THE ART OF LISTENING

“We were given two ears but only one mouth, because listening is twice as hard as talking.”
True no? For the past days, I am getting sick with people who don’t know how to listen. All they want is to be heard but they don’t want to listen. Minsan tuloy feeling ko my time is wasted conversing (or plainly listening) to people na sobrang daming kwento sa buhay. Ok lang naman sana yun pero a healthy conversation should be two way right? How will you be able to understand each other if two parties don’t know how to listen? Imagine ang gulo kaya nun kung pareho kayong nagsasalita?
I know most of us are exposed in this kind of situation. Worst is, we even encounter people like this na magtatanong sayo sabay sya din naman sasagot. That’s simply because, that person doesn’t want to listen, but only wants to talk. Effective communication exists between two people when the receiver interprets and understands the sender’s message in the same way the sender intended it.

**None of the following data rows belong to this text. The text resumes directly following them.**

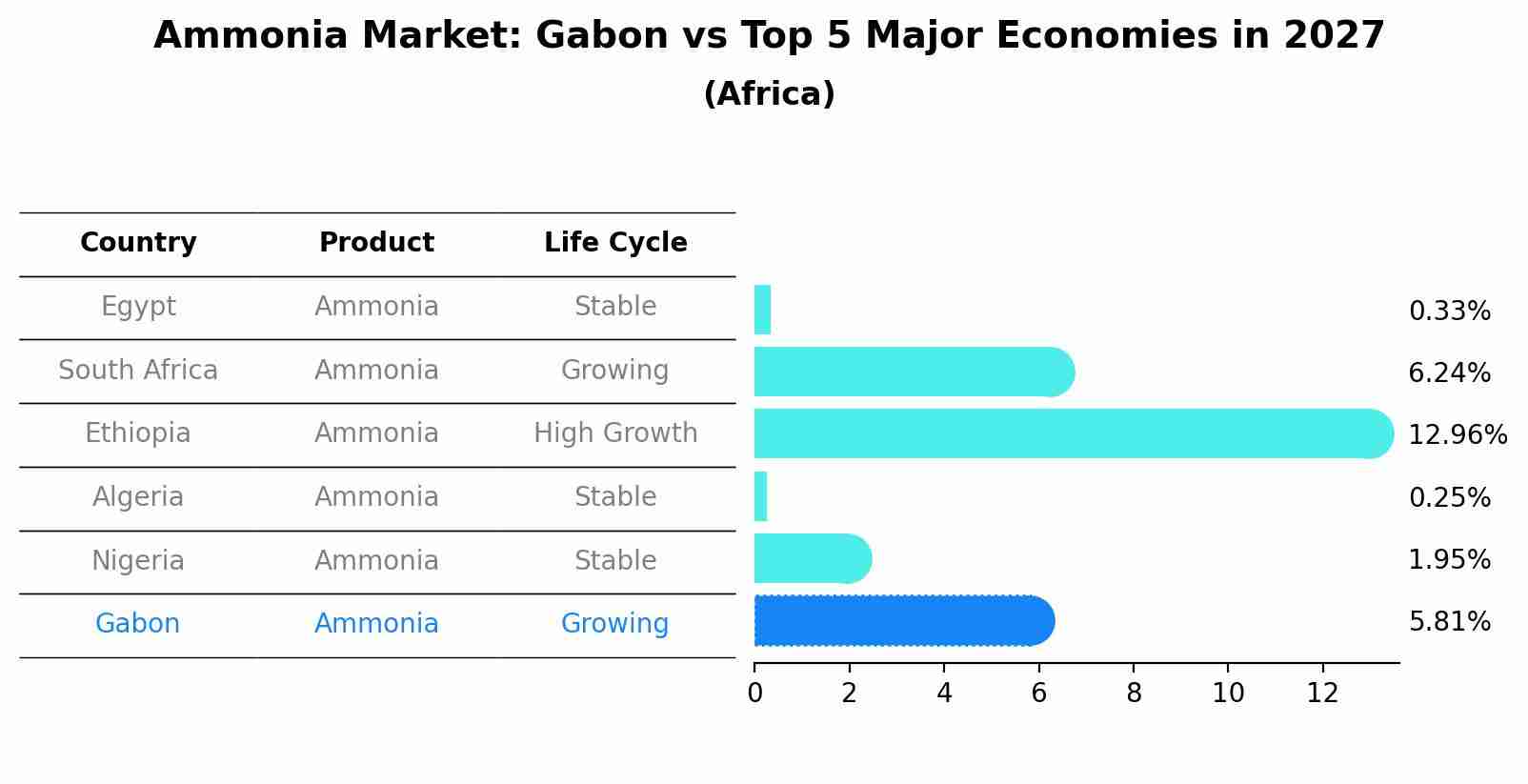 Ammonia Market: Gabon vs Top 5 Major Economies in 2027
(Africa)

| Country | Product | Life Cycle |
|---|---|---|
| Egypt | Ammonia | Stable |
| South Africa | Ammonia | Growing |
| Ethiopia | Ammonia | High Growth |
| Algeria | Ammonia | Stable |
| Nigeria | Ammonia | Stable |
| Gabon | Ammonia | Growing |

0.33%
6.24%
12.96%
0.25%
1.95%
5.81%

0 2 4 6 8 10 12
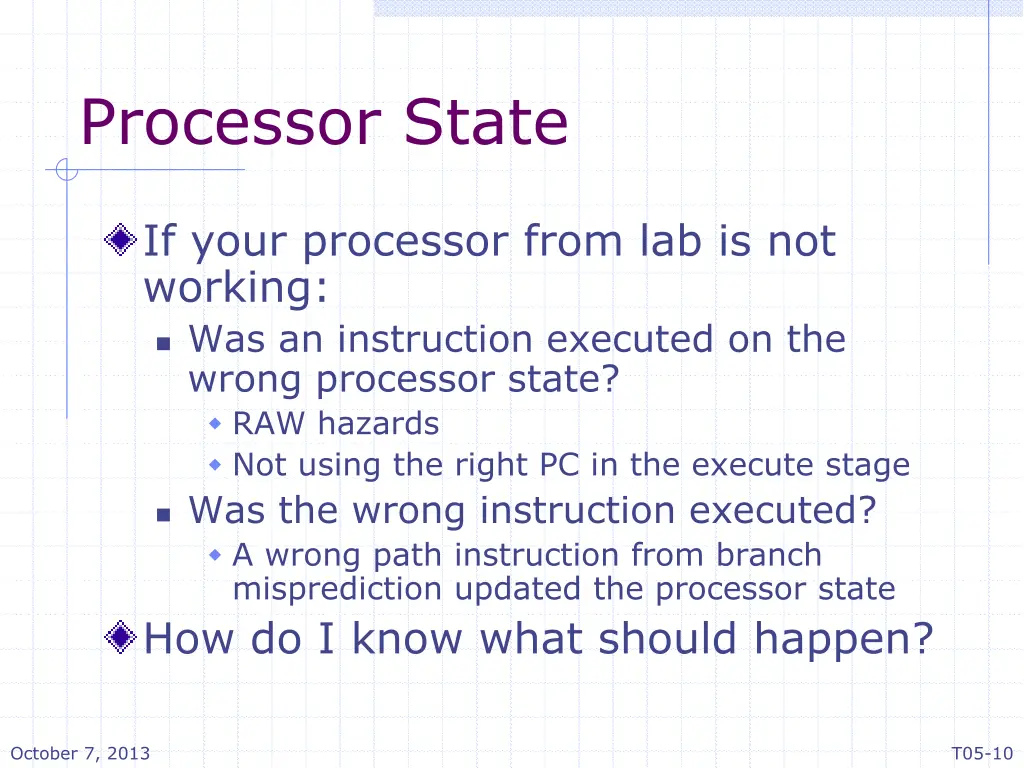 Processor State

If your processor from lab is not working:

Was an instruction executed on the wrong processor state?

RAW hazards

Not using the right PC in the execute stage

Was the wrong instruction executed?

A wrong path instruction from branch misprediction updated the processor state

How do I know what should happen?

October 7, 2013

T05-10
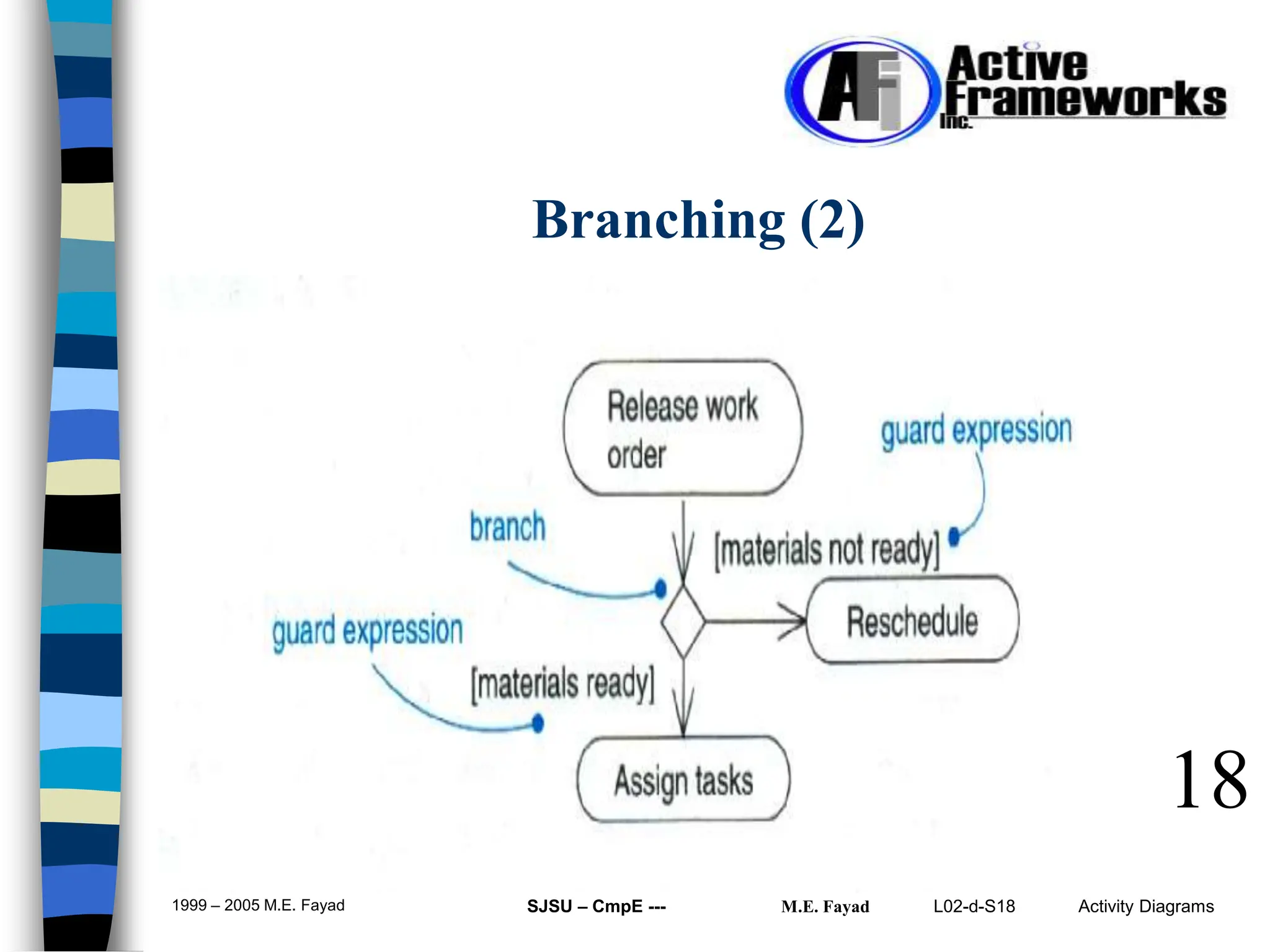 AFi Active Frameworks Inc.

Branching (2)

Release work order

guard expression

branch

[materials not ready]

Reschedule

guard expression

[materials ready]

Assign tasks

18

1999 – 2005 M.E. Fayad SJSU – CmpE --- M.E. Fayad L02-d-S18 Activity Diagrams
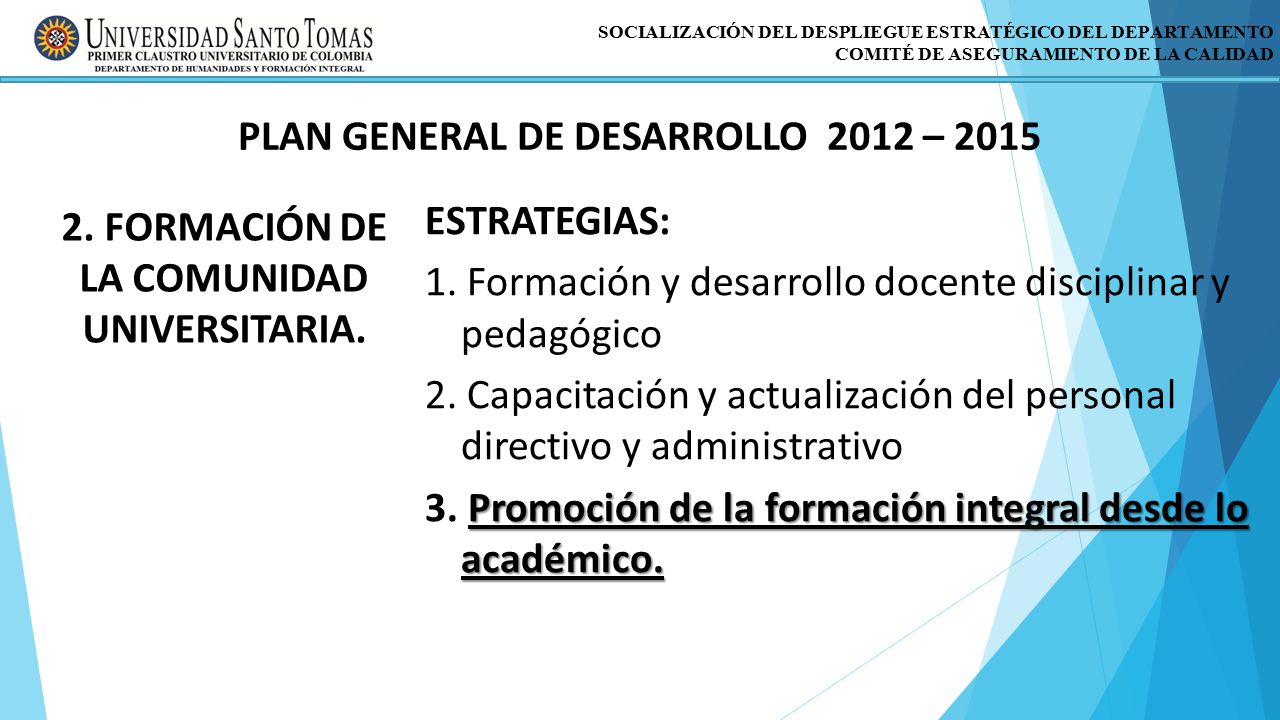 UNIVERSIDAD SANTO TOMAS
PRIMER CLAUSTRO UNIVERSITARIO DE COLOMBIA
DEPARTAMENTO DE HUMANIDADES Y FORMACIÓN INTEGRAL

SOCIALIZACIÓN DEL DESPLIEGUE ESTRATÉGICO DEL DEPARTAMENTO
COMITÉ DE ASEGURAMIENTO DE LA CALIDAD

PLAN GENERAL DE DESARROLLO 2012 – 2015

2. FORMACIÓN DE LA COMUNIDAD UNIVERSITARIA.

ESTRATEGIAS:

1. Formación y desarrollo docente disciplinar y pedagógico

2. Capacitación y actualización del personal directivo y administrativo

3. Promoción de la formación integral desde lo académico.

Thanks Google for these very helpful thoughts:
The Three Basic Listening Modes
  1. Competitive or Combative Listening happens when we are more interested in promoting our own point of view than in understanding or exploring someone else’s view. We either listen for openings to take the floor, or for flaws or weak points we can attack. As we pretend to pay attention we are impatiently waiting for an opening, or internally formulating our rebuttal and planning our devastating comeback that will destroy their argument and make us the victor.
  2. In Passive or Attentive Listening we are genuinely interested in hearing and understanding the other person’s point of view. We are attentive and passively listen. We assume that we heard and understand correctly, but stay passive and do not verify it.
  3. Active or Reflective Listening is the single most useful and important listening skill. In active listening we are also genuinely interested in understanding what the other person is thinking, feeling, wanting or what the message means, and we are active in checking out our understanding before we respond with our own new message. We restate or paraphrase our understanding of their message and reflect it back to the sender for verification. This verification or feedback process is what distinguishes active listening and makes it effective.
So for those guilty of Competitive or In Passive listening modes, let us try to practice the Active listening mode and make it as one of our communication skills.